• _Compito richiesto 1_
Secondo il testo sui missionari martiri, per che cosa fu punito mons. Oscar Romero?

==== Estratto della pagina ====

MISSIONARI MARTIRI

 


24 marzo 2021: Giornata mondiale di digiuno e di preghiera

Ecco un video che vi aiuterà a conoscere la realtà della condizione di sacerdoti, religiosi e laici in missione, talvolta a rischio della vita.



Il 24 marzo 2021 celebriamo la ventinovesima Giornata dei missionari martiri. Nella stessa data, 41 anni fa, mons. Oscar Romero, arcivescovo di San Salvador, veniva assassinato durante la celebrazione della messa, punito per le sue denunce contro le violenze della dittatura militare nel Paese.

Come il Santo de America ogni anno centinaia di donne e uomini sparsi per il globo rimangono fedeli al messaggio evangelico di pace e giustizia fino all’ultimo istante di vita; sono loro i protagonisti della celebrazione di cui Missio Giovani ogni anno si fa promotrice.
Di fronte al loro sacrificio una grande certezza ci raggiunge: ciò che accomuna mons. Romero ai martiri e a tutti i missionari è una scelta, un 
“Eccomi, manda me” rivolto al Padre del quale tutta la Chiesa si fa testimone.

==== Record forniti ====

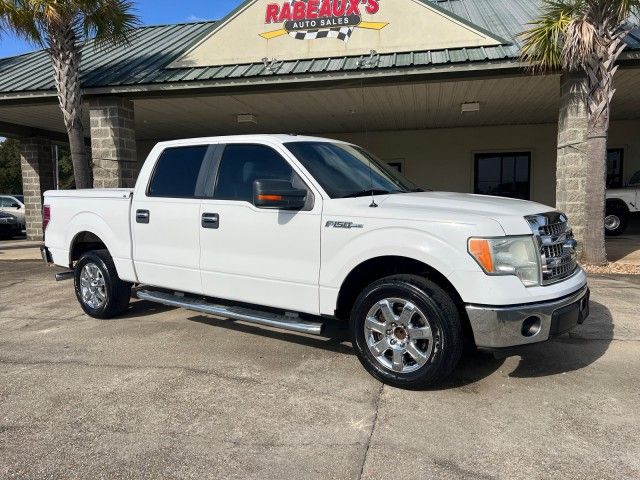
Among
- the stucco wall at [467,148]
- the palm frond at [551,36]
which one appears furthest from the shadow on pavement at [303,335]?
the stucco wall at [467,148]

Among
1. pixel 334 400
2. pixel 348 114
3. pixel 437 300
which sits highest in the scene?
pixel 348 114

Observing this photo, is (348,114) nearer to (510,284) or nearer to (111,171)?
(111,171)

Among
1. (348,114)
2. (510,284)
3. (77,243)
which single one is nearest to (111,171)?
(77,243)

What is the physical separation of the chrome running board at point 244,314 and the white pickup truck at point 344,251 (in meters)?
0.01

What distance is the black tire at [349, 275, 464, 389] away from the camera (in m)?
3.41

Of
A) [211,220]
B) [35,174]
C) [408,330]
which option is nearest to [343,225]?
[408,330]

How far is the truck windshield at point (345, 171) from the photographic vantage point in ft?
13.6

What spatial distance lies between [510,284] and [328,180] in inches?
65.5

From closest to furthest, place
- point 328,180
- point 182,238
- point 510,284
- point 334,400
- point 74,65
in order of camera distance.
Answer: point 510,284, point 334,400, point 328,180, point 182,238, point 74,65

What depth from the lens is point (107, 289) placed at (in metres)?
5.58

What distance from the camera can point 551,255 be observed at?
3572 mm

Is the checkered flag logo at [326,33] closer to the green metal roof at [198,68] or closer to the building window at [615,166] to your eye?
the green metal roof at [198,68]

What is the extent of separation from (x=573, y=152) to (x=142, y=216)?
7229mm

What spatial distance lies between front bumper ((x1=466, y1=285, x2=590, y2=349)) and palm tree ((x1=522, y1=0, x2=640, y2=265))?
18.5 feet
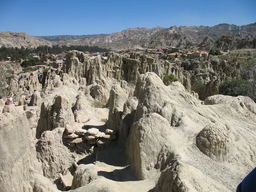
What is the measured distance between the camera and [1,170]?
5227mm

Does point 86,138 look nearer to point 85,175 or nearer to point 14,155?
point 85,175

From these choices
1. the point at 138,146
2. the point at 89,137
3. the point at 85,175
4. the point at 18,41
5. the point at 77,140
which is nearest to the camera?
the point at 85,175

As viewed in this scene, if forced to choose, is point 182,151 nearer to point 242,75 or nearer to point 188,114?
point 188,114

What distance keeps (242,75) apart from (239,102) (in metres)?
27.2

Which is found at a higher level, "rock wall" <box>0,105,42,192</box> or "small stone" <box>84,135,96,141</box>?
"rock wall" <box>0,105,42,192</box>

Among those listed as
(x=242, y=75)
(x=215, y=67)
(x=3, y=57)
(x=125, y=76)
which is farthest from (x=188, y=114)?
(x=3, y=57)

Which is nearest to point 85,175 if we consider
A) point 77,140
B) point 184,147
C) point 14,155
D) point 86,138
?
point 14,155

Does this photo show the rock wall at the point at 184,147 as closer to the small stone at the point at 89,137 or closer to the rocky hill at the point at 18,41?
the small stone at the point at 89,137

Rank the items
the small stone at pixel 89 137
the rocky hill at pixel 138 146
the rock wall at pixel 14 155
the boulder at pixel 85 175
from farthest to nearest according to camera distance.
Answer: the small stone at pixel 89 137 → the boulder at pixel 85 175 → the rocky hill at pixel 138 146 → the rock wall at pixel 14 155

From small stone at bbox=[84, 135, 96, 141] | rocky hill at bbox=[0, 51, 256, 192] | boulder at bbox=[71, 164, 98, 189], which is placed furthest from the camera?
small stone at bbox=[84, 135, 96, 141]

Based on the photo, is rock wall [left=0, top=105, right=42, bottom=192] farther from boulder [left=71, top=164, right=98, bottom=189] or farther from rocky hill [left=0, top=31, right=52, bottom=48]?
rocky hill [left=0, top=31, right=52, bottom=48]

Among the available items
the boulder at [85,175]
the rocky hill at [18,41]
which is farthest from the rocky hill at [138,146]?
the rocky hill at [18,41]

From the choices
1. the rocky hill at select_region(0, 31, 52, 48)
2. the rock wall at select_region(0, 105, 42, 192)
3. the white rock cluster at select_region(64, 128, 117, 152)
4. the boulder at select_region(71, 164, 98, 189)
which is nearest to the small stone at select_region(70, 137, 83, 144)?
the white rock cluster at select_region(64, 128, 117, 152)

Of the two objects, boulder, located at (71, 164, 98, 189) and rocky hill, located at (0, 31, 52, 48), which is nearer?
boulder, located at (71, 164, 98, 189)
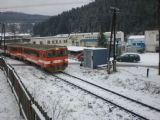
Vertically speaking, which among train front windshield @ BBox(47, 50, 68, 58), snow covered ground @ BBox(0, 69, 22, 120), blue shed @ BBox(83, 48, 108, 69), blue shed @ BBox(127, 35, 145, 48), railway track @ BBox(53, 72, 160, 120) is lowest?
railway track @ BBox(53, 72, 160, 120)

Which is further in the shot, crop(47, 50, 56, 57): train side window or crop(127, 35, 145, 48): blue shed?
crop(127, 35, 145, 48): blue shed

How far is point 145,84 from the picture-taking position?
22.8 meters

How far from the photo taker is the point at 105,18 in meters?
133

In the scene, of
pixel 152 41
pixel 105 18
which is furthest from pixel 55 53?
pixel 105 18

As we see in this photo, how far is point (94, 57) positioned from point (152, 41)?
3488 cm

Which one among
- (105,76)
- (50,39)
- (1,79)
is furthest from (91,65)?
(50,39)

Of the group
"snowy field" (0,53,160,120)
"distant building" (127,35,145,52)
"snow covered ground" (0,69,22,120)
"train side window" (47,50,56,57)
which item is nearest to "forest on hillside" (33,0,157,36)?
"distant building" (127,35,145,52)

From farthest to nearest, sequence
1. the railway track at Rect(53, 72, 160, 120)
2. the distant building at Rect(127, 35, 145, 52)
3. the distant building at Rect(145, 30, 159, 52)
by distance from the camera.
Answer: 1. the distant building at Rect(127, 35, 145, 52)
2. the distant building at Rect(145, 30, 159, 52)
3. the railway track at Rect(53, 72, 160, 120)

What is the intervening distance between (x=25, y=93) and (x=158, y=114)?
26.1 ft

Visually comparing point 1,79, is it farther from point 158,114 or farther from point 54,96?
point 158,114

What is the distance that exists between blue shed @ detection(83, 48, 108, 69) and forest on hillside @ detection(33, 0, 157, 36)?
56.5m

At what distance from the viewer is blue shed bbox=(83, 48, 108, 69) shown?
34312mm

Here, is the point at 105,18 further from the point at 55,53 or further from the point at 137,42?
the point at 55,53

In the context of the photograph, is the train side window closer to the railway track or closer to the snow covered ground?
the railway track
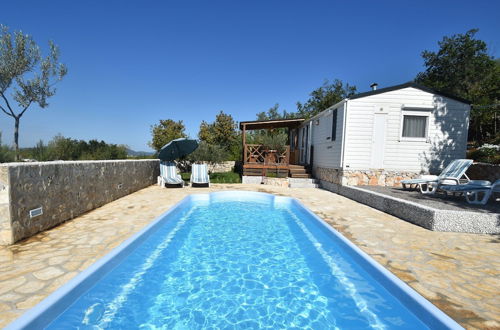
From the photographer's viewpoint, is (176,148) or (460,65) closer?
(176,148)

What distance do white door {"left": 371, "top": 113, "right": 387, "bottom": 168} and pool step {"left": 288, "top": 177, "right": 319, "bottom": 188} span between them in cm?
321

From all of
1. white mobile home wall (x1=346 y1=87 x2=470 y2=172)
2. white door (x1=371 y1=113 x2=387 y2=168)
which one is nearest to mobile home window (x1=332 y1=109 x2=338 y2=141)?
white mobile home wall (x1=346 y1=87 x2=470 y2=172)

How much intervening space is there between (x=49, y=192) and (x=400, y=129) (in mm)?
11264

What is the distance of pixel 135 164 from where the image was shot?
885cm

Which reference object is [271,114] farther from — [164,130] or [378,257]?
[378,257]

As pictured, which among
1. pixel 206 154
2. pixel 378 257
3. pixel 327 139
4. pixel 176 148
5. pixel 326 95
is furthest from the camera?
pixel 326 95

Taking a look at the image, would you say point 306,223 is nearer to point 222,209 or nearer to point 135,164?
point 222,209

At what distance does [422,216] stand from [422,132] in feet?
18.8

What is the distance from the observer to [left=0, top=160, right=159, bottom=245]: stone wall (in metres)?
3.41

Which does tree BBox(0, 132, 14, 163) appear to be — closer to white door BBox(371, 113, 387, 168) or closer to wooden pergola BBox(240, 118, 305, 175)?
wooden pergola BBox(240, 118, 305, 175)

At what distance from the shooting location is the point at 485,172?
7.88 m

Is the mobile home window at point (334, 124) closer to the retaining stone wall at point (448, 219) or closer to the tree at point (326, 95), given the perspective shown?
the retaining stone wall at point (448, 219)

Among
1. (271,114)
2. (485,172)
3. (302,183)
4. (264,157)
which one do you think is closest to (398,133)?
(485,172)

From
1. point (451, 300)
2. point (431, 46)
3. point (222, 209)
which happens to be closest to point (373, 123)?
point (222, 209)
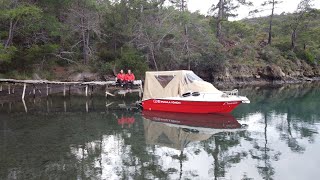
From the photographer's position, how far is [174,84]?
57.5ft

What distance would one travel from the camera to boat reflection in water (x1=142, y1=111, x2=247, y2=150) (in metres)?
12.4

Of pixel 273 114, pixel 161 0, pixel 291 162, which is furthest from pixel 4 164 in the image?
pixel 161 0

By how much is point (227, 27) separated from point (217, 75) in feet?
38.6

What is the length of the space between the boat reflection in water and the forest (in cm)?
1286

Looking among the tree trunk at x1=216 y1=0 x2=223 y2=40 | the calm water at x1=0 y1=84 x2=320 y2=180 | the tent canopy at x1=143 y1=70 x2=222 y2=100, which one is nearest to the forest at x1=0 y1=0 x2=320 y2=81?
the tree trunk at x1=216 y1=0 x2=223 y2=40

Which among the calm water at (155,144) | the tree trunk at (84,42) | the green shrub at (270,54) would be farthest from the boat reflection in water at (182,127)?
the green shrub at (270,54)

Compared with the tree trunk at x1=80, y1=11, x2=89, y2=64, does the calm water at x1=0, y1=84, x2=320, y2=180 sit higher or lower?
lower

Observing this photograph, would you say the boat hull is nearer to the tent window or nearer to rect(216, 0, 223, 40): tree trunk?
the tent window

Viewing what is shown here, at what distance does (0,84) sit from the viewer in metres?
25.1

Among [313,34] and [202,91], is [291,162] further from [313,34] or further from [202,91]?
[313,34]

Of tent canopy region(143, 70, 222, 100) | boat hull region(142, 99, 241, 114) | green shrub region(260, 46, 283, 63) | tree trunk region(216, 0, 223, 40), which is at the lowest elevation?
boat hull region(142, 99, 241, 114)

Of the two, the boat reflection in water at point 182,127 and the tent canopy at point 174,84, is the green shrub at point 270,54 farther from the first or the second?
the boat reflection in water at point 182,127

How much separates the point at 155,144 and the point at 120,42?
25.3 metres

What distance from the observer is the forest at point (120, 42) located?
2728 cm
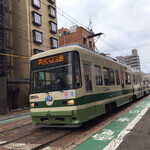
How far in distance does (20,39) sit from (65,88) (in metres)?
20.4

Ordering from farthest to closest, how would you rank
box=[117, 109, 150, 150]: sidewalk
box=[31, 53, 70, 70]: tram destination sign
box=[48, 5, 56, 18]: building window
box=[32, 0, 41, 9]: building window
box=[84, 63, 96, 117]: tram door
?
1. box=[48, 5, 56, 18]: building window
2. box=[32, 0, 41, 9]: building window
3. box=[84, 63, 96, 117]: tram door
4. box=[31, 53, 70, 70]: tram destination sign
5. box=[117, 109, 150, 150]: sidewalk

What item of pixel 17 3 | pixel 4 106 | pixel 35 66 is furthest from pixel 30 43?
pixel 35 66

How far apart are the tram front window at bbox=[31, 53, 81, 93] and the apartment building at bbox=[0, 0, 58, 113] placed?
14.9 meters

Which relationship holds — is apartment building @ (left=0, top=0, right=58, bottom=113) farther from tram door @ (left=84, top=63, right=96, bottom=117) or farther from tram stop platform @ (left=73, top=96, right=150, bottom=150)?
tram stop platform @ (left=73, top=96, right=150, bottom=150)

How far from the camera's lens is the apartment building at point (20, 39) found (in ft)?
69.2

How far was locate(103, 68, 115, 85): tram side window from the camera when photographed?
774 cm

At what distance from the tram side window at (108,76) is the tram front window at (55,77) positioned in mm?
2523

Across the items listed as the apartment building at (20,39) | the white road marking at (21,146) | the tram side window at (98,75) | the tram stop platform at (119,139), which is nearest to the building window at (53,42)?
the apartment building at (20,39)

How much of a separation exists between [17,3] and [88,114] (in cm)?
2381

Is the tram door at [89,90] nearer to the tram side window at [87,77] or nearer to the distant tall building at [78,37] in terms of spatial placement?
the tram side window at [87,77]

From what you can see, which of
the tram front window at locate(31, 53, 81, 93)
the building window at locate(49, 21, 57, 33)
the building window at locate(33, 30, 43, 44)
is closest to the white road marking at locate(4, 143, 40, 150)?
the tram front window at locate(31, 53, 81, 93)

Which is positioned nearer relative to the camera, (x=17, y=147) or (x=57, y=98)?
(x=17, y=147)

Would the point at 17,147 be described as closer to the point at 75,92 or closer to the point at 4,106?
the point at 75,92

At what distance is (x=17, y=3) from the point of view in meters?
24.3
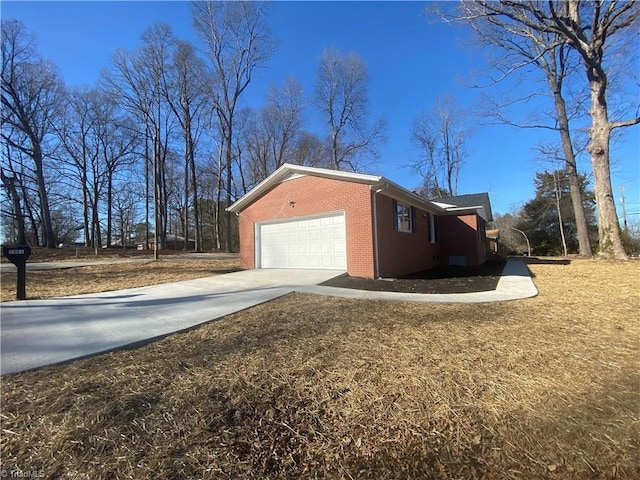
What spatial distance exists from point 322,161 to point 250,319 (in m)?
28.1

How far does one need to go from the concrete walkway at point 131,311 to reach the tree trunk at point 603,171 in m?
6.63

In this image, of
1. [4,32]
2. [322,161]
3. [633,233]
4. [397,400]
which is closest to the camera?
[397,400]

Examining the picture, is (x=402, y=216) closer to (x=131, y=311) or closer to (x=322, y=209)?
(x=322, y=209)

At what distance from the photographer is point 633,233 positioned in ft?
116

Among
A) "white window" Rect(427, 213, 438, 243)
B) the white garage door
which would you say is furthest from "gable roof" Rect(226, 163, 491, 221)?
the white garage door

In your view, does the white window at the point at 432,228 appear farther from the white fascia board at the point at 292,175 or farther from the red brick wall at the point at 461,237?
the white fascia board at the point at 292,175

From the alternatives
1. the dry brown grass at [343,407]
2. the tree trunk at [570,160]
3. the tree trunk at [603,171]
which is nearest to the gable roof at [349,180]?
the tree trunk at [603,171]

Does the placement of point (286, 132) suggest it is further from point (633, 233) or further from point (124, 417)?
point (633, 233)

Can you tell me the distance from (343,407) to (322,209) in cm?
873

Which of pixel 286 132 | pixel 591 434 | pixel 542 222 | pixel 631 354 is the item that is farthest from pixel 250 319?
pixel 542 222

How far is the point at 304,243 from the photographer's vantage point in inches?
462

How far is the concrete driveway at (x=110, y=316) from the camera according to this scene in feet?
12.6

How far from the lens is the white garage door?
10.7 metres

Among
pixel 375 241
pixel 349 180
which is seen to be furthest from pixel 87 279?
pixel 375 241
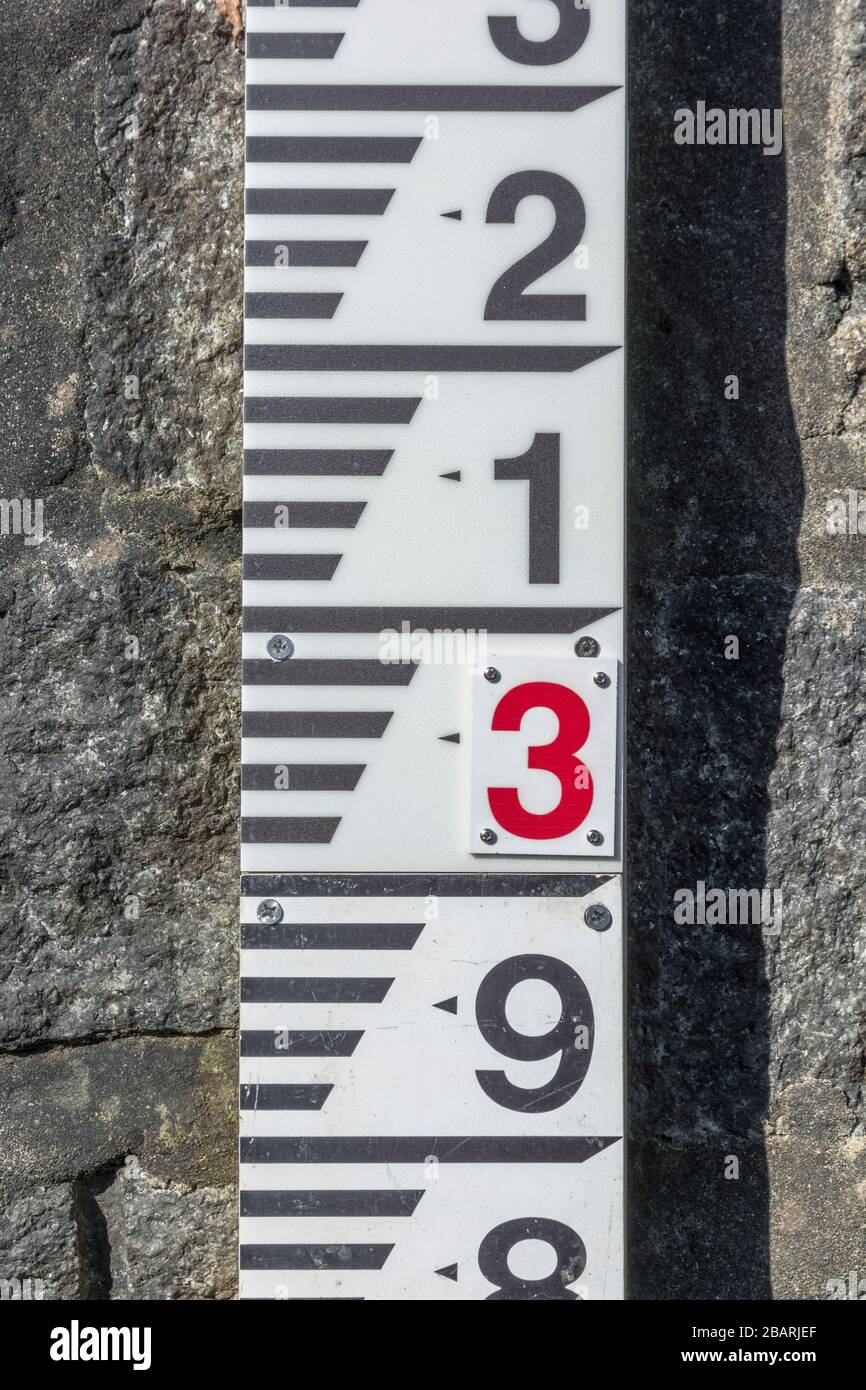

====

• _Compito richiesto 2_
Riporta ogni riga dei record che contiene la parola "retaining", tenendo conto di maiuscole e minuscole.

• _Soluzione completa 1_
Per le sue denunce contro le violenze della dittatura militare nel Paese.

• _Soluzione completa 2_
Is the mobile home window at point (334, 124) closer to the retaining stone wall at point (448, 219) or closer to the tree at point (326, 95), given the perspective shown?
the retaining stone wall at point (448, 219)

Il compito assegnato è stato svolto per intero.